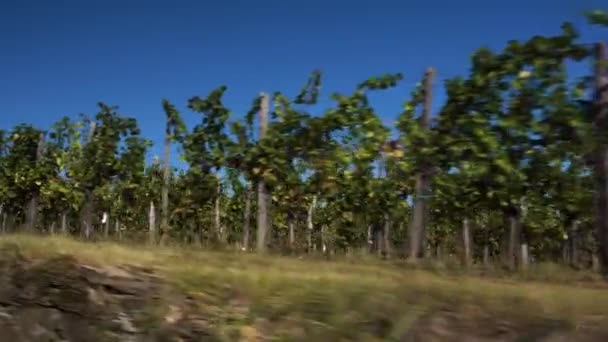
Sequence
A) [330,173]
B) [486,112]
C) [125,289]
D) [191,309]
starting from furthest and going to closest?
[330,173], [486,112], [125,289], [191,309]

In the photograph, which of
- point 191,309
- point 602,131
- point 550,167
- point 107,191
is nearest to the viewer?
point 191,309

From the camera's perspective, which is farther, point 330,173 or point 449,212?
point 449,212

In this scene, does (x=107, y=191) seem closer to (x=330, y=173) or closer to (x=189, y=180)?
(x=189, y=180)

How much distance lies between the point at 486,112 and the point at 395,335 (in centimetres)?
403

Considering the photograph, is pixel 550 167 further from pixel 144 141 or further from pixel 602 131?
pixel 144 141

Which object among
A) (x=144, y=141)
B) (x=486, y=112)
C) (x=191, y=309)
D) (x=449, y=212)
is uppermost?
(x=144, y=141)

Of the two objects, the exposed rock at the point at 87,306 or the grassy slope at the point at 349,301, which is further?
the exposed rock at the point at 87,306

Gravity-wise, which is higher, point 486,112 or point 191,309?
point 486,112

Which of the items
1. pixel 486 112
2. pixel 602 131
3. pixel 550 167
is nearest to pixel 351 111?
pixel 486 112

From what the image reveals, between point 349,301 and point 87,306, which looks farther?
point 87,306

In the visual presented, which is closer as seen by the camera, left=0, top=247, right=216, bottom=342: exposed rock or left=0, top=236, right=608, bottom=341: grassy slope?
left=0, top=236, right=608, bottom=341: grassy slope

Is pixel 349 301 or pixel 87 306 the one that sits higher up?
pixel 349 301

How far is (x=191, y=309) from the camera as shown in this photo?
3.60 m

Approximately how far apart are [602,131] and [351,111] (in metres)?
4.34
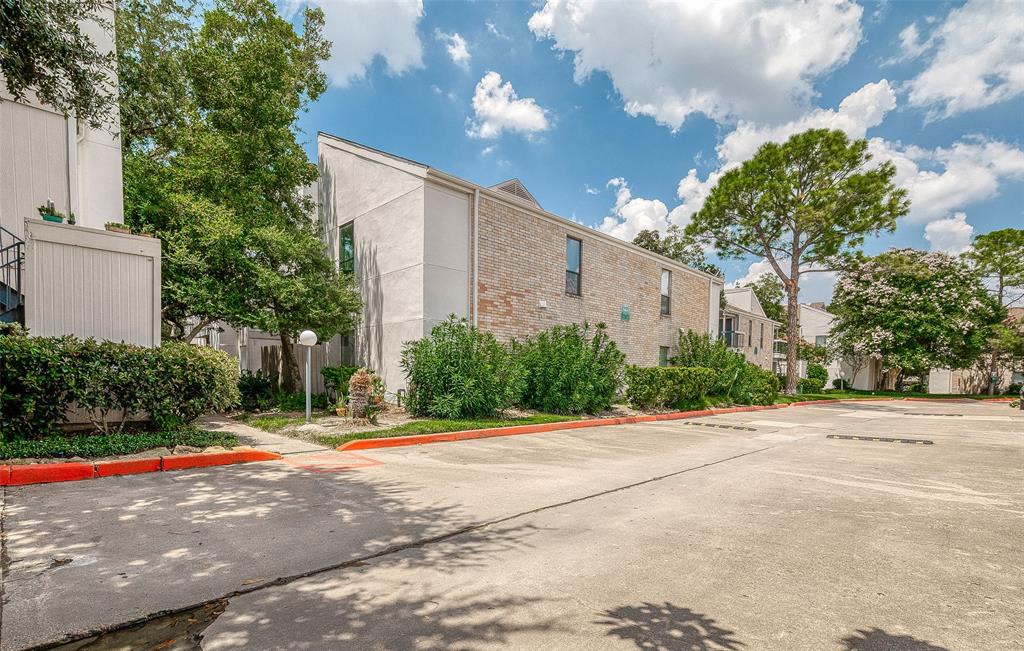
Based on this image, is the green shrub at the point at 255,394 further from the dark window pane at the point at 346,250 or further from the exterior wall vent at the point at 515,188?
the exterior wall vent at the point at 515,188

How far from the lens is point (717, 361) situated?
1748 centimetres

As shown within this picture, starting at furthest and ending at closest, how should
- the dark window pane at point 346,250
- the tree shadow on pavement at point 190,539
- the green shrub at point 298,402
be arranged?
the dark window pane at point 346,250 < the green shrub at point 298,402 < the tree shadow on pavement at point 190,539

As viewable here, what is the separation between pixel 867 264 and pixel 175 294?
1498 inches

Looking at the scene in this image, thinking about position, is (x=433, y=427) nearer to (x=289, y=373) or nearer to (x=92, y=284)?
(x=92, y=284)

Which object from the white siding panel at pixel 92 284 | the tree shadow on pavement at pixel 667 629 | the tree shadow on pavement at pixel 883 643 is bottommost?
the tree shadow on pavement at pixel 883 643

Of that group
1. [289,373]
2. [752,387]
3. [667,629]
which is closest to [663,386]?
[752,387]

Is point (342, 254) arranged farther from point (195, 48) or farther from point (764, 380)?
point (764, 380)

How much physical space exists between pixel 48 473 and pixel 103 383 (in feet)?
4.45

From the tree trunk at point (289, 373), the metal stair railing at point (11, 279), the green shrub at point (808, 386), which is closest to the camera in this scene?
the metal stair railing at point (11, 279)

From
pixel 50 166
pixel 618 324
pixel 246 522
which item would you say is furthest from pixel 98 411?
pixel 618 324

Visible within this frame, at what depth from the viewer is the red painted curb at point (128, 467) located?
5086 mm

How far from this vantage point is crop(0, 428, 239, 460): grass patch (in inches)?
199

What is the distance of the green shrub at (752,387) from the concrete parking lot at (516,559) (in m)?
11.9

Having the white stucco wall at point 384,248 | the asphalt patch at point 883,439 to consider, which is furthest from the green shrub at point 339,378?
the asphalt patch at point 883,439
==================================================
▶ _Consigne_
Transforme toute la liste ci-dessus en tableau JSON de chaînes, avec une chaîne par ligne. Laisse de côté les lignes vides et les images.

▶ _Corrigé_
[
  "Sequence",
  "A) [330,173]",
  "B) [486,112]",
  "C) [125,289]",
  "D) [191,309]",
  "starting from furthest and going to closest?",
  "[330,173], [486,112], [125,289], [191,309]",
  "In the photograph, which of",
  "- point 191,309",
  "- point 602,131",
  "- point 550,167",
  "- point 107,191",
  "is nearest to the viewer?",
  "point 191,309",
  "From the camera's perspective, which is farther, point 330,173 or point 449,212?",
  "point 449,212",
  "In this scene, does (x=107, y=191) seem closer to (x=330, y=173) or closer to (x=189, y=180)?",
  "(x=189, y=180)",
  "How much distance lies between the point at 486,112 and the point at 395,335 (in centimetres)?",
  "403",
  "Considering the photograph, is pixel 550 167 further from pixel 144 141 or further from pixel 602 131?",
  "pixel 144 141",
  "Which object among",
  "A) (x=144, y=141)",
  "B) (x=486, y=112)",
  "C) (x=191, y=309)",
  "D) (x=449, y=212)",
  "is uppermost?",
  "(x=144, y=141)",
  "Of the two objects, the exposed rock at the point at 87,306 or the grassy slope at the point at 349,301, which is further?",
  "the exposed rock at the point at 87,306",
  "Gravity-wise, which is higher, point 486,112 or point 191,309?",
  "point 486,112",
  "Which of the items",
  "1. pixel 486 112",
  "2. pixel 602 131",
  "3. pixel 550 167",
  "is nearest to pixel 351 111?",
  "pixel 486 112",
  "From what the image reveals, between point 349,301 and point 87,306, which looks farther?",
  "point 87,306",
  "In the visual presented, which is closer as seen by the camera, left=0, top=247, right=216, bottom=342: exposed rock or left=0, top=236, right=608, bottom=341: grassy slope?",
  "left=0, top=236, right=608, bottom=341: grassy slope",
  "Is pixel 349 301 or pixel 87 306 the one that sits higher up?",
  "pixel 349 301",
  "How far is (x=191, y=309) from the camera as shown in this photo?",
  "3.60 m",
  "Approximately how far apart are [602,131] and [351,111] (in metres)?",
  "4.34",
  "Based on this image, is the green shrub at the point at 255,394 further from the dark window pane at the point at 346,250 or further from the exterior wall vent at the point at 515,188?",
  "the exterior wall vent at the point at 515,188",
  "How far from the lens is point (717, 361) situated?",
  "1748 centimetres",
  "As shown within this picture, starting at furthest and ending at closest, how should",
  "- the dark window pane at point 346,250",
  "- the tree shadow on pavement at point 190,539",
  "- the green shrub at point 298,402",
  "be arranged?",
  "the dark window pane at point 346,250 < the green shrub at point 298,402 < the tree shadow on pavement at point 190,539",
  "As viewable here, what is the separation between pixel 867 264 and pixel 175 294?",
  "1498 inches",
  "Looking at the scene in this image, thinking about position, is (x=433, y=427) nearer to (x=289, y=373) or nearer to (x=92, y=284)?",
  "(x=92, y=284)",
  "Which object from the white siding panel at pixel 92 284 | the tree shadow on pavement at pixel 667 629 | the tree shadow on pavement at pixel 883 643 is bottommost?",
  "the tree shadow on pavement at pixel 883 643",
  "Of that group",
  "1. [289,373]",
  "2. [752,387]",
  "3. [667,629]",
  "which is closest to [663,386]?",
  "[752,387]",
  "Is point (342, 254) arranged farther from point (195, 48) or farther from point (764, 380)?",
  "point (764, 380)",
  "How much physical space exists between pixel 48 473 and pixel 103 383 (in feet)?",
  "4.45",
  "From the tree trunk at point (289, 373), the metal stair railing at point (11, 279), the green shrub at point (808, 386), which is closest to the camera in this scene?",
  "the metal stair railing at point (11, 279)",
  "From",
  "pixel 50 166",
  "pixel 618 324",
  "pixel 246 522",
  "which item would you say is furthest from pixel 98 411?",
  "pixel 618 324",
  "Visible within this frame, at what depth from the viewer is the red painted curb at point (128, 467) located?",
  "5086 mm",
  "How far from this vantage point is crop(0, 428, 239, 460): grass patch (in inches)?",
  "199",
  "What is the distance of the green shrub at (752,387) from the concrete parking lot at (516,559) (in m)?",
  "11.9",
  "Having the white stucco wall at point 384,248 | the asphalt patch at point 883,439 to consider, which is furthest from the green shrub at point 339,378?",
  "the asphalt patch at point 883,439"
]